The surf monkey held the top slot among all the borderline bric-a-brac hustled to tourists since at least the early '70s. Within a decade of its creation, this statue that should have insulted surfers' collective image of themselves tipped from lowbrow ridiculousness into cultural status. He graced both the big and little screens, often stood-in for a contest trophy, held a position of importance in many a bachelor pad, and finally earned the moniker, "The Southern California garden gnome." By the mid-'80s, hardly a Baja-wanderer, Navy private, fraternity brother or surf bum existed who did not possess an image of the one they called "Chango."
After wearing out four generations of molds, however, sales of this fading merch-star were eclipsed by upstarts like Bart Simpson and Elmo. Remaining surf monkey statues were placed in dusty corners of border shops. Production ceased, molds were lost, and Chango it seemed, was destined for the great dust heap.
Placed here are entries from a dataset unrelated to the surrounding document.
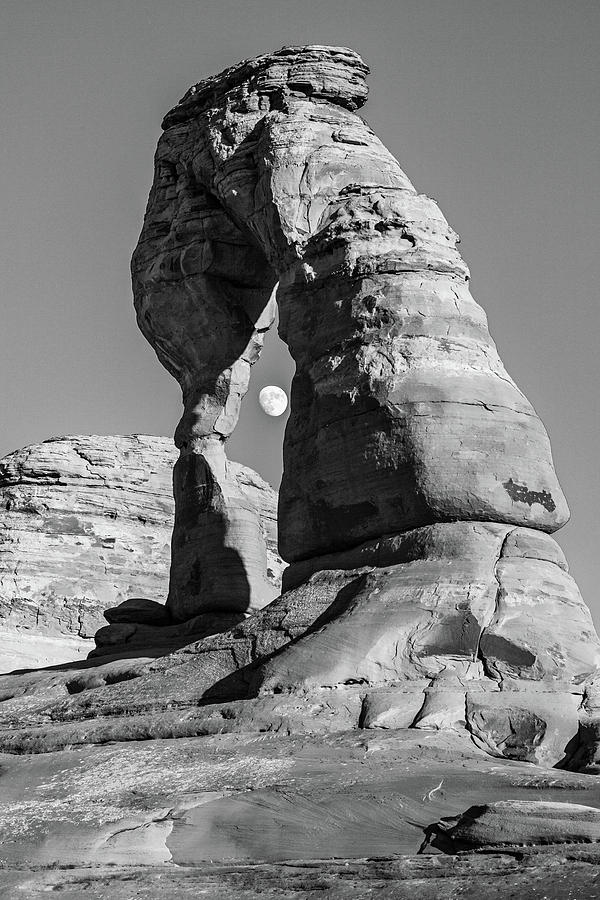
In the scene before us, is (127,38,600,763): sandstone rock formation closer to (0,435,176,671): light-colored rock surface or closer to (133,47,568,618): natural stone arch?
(133,47,568,618): natural stone arch

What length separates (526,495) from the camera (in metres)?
9.05

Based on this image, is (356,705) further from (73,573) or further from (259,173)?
(73,573)

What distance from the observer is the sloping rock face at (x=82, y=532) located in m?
20.6

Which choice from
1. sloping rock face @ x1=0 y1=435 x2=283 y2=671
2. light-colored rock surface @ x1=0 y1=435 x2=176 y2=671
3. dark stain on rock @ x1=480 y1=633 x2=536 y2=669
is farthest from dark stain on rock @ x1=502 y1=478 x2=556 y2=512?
light-colored rock surface @ x1=0 y1=435 x2=176 y2=671

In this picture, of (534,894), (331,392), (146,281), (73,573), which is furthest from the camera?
(73,573)

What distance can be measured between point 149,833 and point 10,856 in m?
0.78

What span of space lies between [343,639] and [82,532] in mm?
14538

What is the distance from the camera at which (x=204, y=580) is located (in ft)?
43.4

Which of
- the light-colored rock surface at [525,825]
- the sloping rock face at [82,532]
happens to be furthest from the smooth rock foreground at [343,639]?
the sloping rock face at [82,532]

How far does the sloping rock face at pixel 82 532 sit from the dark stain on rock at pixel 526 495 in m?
11.2

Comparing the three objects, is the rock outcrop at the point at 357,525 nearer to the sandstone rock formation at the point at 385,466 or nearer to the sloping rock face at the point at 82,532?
the sandstone rock formation at the point at 385,466

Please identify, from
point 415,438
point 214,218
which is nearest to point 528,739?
point 415,438

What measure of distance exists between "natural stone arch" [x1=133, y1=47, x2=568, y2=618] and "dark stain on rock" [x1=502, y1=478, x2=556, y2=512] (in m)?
0.01

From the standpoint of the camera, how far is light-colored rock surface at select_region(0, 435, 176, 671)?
67.8 feet
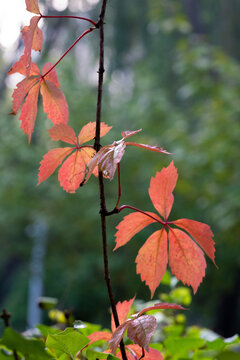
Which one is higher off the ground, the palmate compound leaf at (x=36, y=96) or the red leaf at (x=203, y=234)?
the palmate compound leaf at (x=36, y=96)

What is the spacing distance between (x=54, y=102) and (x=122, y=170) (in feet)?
12.8

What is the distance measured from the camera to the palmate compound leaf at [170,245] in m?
0.24

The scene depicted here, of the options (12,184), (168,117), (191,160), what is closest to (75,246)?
(12,184)

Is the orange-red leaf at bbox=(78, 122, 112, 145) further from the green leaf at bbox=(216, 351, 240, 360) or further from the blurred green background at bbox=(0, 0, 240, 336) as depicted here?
the blurred green background at bbox=(0, 0, 240, 336)

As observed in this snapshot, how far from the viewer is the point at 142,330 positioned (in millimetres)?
198

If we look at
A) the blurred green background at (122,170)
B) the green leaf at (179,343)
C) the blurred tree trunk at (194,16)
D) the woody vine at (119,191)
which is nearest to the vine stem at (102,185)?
the woody vine at (119,191)

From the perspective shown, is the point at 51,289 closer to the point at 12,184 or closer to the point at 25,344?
the point at 12,184

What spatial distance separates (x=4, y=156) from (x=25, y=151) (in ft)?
0.79

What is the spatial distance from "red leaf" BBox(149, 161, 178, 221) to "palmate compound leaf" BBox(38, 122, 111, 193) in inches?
1.8

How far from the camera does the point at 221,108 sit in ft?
8.55

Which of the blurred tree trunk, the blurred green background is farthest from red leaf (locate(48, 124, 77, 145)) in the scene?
the blurred tree trunk

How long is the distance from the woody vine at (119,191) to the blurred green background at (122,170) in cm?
288

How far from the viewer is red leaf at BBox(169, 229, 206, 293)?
0.24m

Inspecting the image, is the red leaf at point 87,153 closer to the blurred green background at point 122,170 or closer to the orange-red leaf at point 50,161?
the orange-red leaf at point 50,161
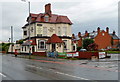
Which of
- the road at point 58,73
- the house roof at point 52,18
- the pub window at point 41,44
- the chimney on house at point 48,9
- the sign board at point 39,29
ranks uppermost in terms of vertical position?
the chimney on house at point 48,9

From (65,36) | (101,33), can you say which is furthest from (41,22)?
(101,33)

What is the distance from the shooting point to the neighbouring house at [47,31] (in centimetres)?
4238

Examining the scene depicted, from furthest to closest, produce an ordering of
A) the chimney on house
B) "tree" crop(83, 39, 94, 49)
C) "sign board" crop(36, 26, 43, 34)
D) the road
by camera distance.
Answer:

This is where Beth Slevcove, a surfer and longtime Baja coyote entered the monkey business.



TaylorOne word: dedicated.
She'd begun traveling to Baja with church groups as a kid and then as a surfer. Over her 25 years of trips, she'd always made time for the counterfeit merchandizing jungle known as the borderline. While friends waited in their cars, she explored the labyrinth of tchotchke stalls. Of the tedious bargaining and the claustrophobic mayhem, she says, "I just love the dance." And what she particularly fell for was the surf monkey. "No self-respecting Mexican family would own one," she admits, but Slevcove bought multiple monkeys on each foray. She gave them to friends and family, but then, well into the new century she noticed that Chango had become harder and harder to find. "After I searched long enough, merchants would pull down beat-up monkeys with bad paint jobs," says Slevcove. "The Tijuana monkey was in danger."
This is when Slevcove began to investigate Chango's origins, inquiring as to the factory that produced him, his creator, and his date of his birth. What she learned was, "Facts are just different on that side of the border. The origin story, the dates just change with the person telling it," she says. Slevcove's search finally lead her, among the multitude of "garage-style" factories that produce Tijuana's mementos, to the owner of one of the few remaining surf monkey molds. The factory still made Chango's cousins: plaster seagulls and the Virgin de Guadalupe. Slevcove convinced the owner into putting Chango back into production. "I decided to turn this love of the monkey into a little import business," says Slevcove. "I imagined it as a way for people to tell stories about their trips to Mexico."
When she began her mission Slevcove believes that between three and five bootleg molds existed in the Tijuana/Ensenada corridor. She has yet to learn the identity of the noble artisan who created him, or the exact year of his inspiration, or how many statues were put into circulation. Though the monkey screams late-'60s kitsch, Slevcove cannot verify a date earlier than '71 or so. Every time she seeks these details, a new story emerges. This ambiguity leaves Chango's Wikipedia entry rather shallow. But what Slevcove has learned is important. The surf monkey originally came in a series of sporty beasts: skiers, bikers, etc. And also, that Chango is not a monkey at all, but a chimpanzee -- which is a primate, like you and I. The most defining element Slevcove discovered however, is the depth to which this statue has penetrated Southern California and border culture. The nostalgia for a Mexico where Chango was a common sight runs deep. So from now on, as many years as Slevcove's passion endures, "The monkeys will reproduce as long as there are hands with which to adopt them."